Avec cela le charme insigne D'un frais sourire triomphant Éclos dans des candeurs de cygne Et des rougeurs de femme-enfant;
Des aspects nacrés, blancs et roses, Un doux accord patricien. Je vois, j'entends toutes ces choses Dans son nom Carlovingien.
IX
Son bras droit, dans un geste aimable de douceur, Repose autour du cou de la petite soeur, Et son bras gauche suit le rythme de la jupe. A cour sûr une idée agréable l'occupe, Car ses yeux si francs, car sa bouche qui sourit, Témoignent d'une joie intime avec esprit. Oh! sa pensée exquise et fine, quelle est-elle? Toute mignonne, tout aimable, et toute belle, Pour ce portrait, son goût infaillible a choisi La pose la plus simple et la meilleure aussi: Debout, le regard droit, en cheveux; et sa robe Est longue juste assez pour qu'elle ne dérobe Qu'à moitié sous ses plis jaloux le bout charmant D'un pied malicieux imperceptiblement.
X
Quinze longs jours encore et plus de six semaines Déjà! Certes, parmi les angoisses humaines La plus dolente angoisse est celle d'être loin.
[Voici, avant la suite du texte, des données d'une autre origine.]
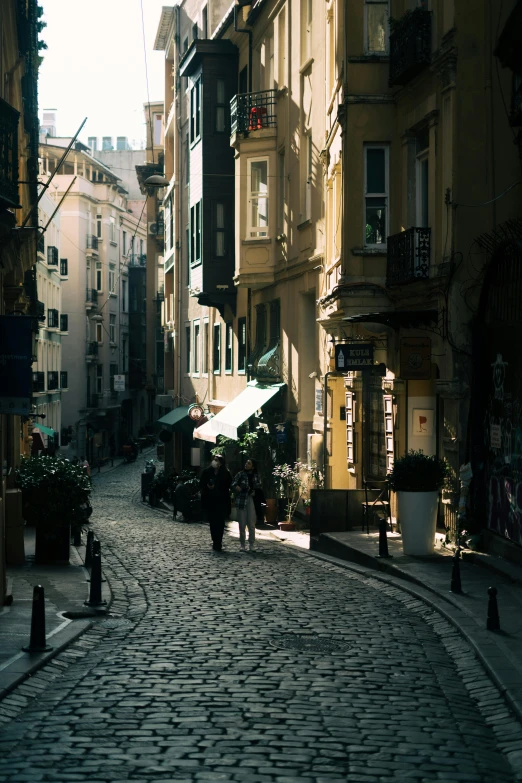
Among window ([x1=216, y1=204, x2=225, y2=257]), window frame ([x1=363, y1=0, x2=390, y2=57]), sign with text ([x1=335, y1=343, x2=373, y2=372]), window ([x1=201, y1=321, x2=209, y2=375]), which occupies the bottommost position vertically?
sign with text ([x1=335, y1=343, x2=373, y2=372])

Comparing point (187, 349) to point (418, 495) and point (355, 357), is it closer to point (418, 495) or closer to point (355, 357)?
point (355, 357)

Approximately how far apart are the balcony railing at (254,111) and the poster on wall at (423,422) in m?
13.1

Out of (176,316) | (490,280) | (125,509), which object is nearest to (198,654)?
(490,280)

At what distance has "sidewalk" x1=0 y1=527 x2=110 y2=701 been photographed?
34.1ft

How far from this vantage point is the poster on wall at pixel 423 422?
20328 mm

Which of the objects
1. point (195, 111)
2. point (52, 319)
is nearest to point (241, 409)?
point (195, 111)

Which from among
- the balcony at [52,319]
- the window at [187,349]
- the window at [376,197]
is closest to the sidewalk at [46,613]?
the window at [376,197]

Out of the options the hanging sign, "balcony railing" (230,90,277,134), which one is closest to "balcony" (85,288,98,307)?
"balcony railing" (230,90,277,134)

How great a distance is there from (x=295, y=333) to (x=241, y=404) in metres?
3.53

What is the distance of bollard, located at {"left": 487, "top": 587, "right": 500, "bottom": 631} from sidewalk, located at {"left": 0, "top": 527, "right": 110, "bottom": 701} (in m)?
4.33

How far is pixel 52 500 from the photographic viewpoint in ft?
60.5

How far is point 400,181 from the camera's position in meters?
21.0

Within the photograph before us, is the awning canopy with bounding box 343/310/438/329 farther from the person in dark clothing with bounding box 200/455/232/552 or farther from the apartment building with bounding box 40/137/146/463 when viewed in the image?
the apartment building with bounding box 40/137/146/463

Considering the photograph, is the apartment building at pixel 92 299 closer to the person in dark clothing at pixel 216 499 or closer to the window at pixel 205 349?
the window at pixel 205 349
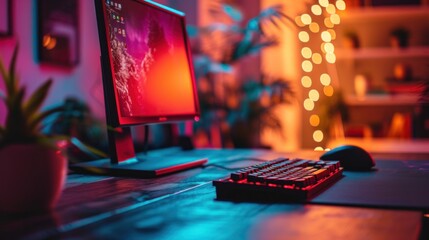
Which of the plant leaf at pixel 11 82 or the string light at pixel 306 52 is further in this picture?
the string light at pixel 306 52

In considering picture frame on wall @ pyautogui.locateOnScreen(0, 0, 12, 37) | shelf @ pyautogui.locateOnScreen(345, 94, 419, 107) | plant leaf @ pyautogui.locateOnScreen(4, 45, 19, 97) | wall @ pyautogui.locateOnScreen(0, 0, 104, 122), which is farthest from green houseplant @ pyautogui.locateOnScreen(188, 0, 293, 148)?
plant leaf @ pyautogui.locateOnScreen(4, 45, 19, 97)

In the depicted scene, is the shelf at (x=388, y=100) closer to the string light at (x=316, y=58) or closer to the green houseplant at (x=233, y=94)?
the string light at (x=316, y=58)

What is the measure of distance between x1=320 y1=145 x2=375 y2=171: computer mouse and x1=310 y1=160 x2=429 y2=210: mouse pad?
29 mm

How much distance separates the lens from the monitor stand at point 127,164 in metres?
1.14

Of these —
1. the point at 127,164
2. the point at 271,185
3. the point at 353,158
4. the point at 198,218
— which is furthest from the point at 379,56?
the point at 198,218

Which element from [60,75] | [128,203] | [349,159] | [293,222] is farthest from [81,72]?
Result: [293,222]

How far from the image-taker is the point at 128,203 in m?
0.82

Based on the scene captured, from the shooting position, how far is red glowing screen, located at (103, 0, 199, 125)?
3.75ft

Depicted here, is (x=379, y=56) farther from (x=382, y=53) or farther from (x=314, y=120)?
(x=314, y=120)

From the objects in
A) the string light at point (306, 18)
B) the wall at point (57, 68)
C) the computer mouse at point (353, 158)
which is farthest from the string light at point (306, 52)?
the computer mouse at point (353, 158)

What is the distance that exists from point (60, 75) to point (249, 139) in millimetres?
1406

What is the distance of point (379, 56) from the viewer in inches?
187

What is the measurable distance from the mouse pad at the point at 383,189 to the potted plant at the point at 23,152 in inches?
16.0

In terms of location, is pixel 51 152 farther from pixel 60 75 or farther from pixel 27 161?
pixel 60 75
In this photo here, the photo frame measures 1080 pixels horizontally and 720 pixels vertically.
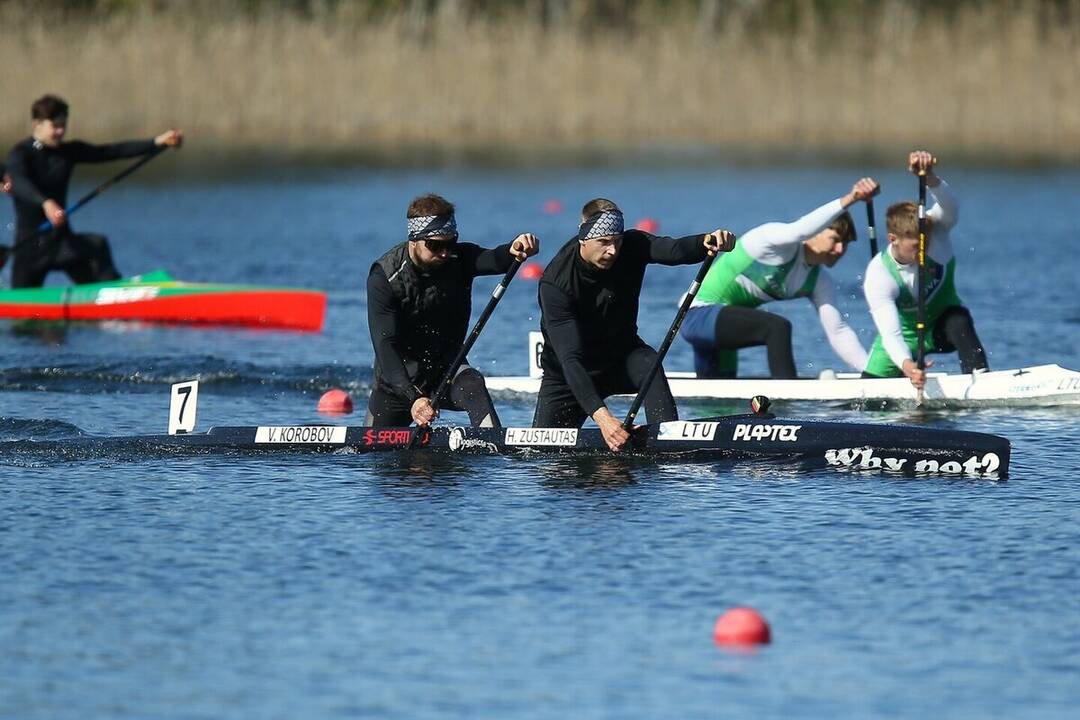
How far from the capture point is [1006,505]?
31.5ft

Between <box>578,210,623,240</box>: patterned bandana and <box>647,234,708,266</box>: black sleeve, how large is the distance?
28 centimetres

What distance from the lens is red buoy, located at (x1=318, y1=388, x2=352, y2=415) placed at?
517 inches

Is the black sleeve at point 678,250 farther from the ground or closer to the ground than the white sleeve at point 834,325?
farther from the ground

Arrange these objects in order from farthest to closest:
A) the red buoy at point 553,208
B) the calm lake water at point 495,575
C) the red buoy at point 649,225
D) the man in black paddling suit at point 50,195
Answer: the red buoy at point 553,208 < the red buoy at point 649,225 < the man in black paddling suit at point 50,195 < the calm lake water at point 495,575

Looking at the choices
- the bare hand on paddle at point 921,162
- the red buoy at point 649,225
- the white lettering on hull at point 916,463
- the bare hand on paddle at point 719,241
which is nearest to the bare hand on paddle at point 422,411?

On s'écrit, on se dit comme on s'aime; on a soin D'évoquer chaque jour la voix, les yeux, le geste De l'être en qui l'on mit son bonheur, et l'on reste Des heures à causer tout seul avec l'absent. Mais tout ce que l'on pense et tout ce que l'on sent, Et tout ce dont on parle avec l'absent, persiste A demeurer blafard et fidèlement triste.
Oh! l'absence! le moins clément de tous les maux! Se consoler avec des phrases et des mots, Puiser dans l'infini morose des pensées De quoi vous rafraîchir, espérances lassées, Et n'en rien remonter que de fade et d'amer! Puis voici, pénétrant et froid comme le fer, Plus rapide que les oiseaux et que les balles Et que le vent du sud en mer et ses rafales Et portant sur sa pointe aiguë un fin poison, Voici venir, pareil aux flèches, le soupçon Décoché par le Doute impur et lamentable.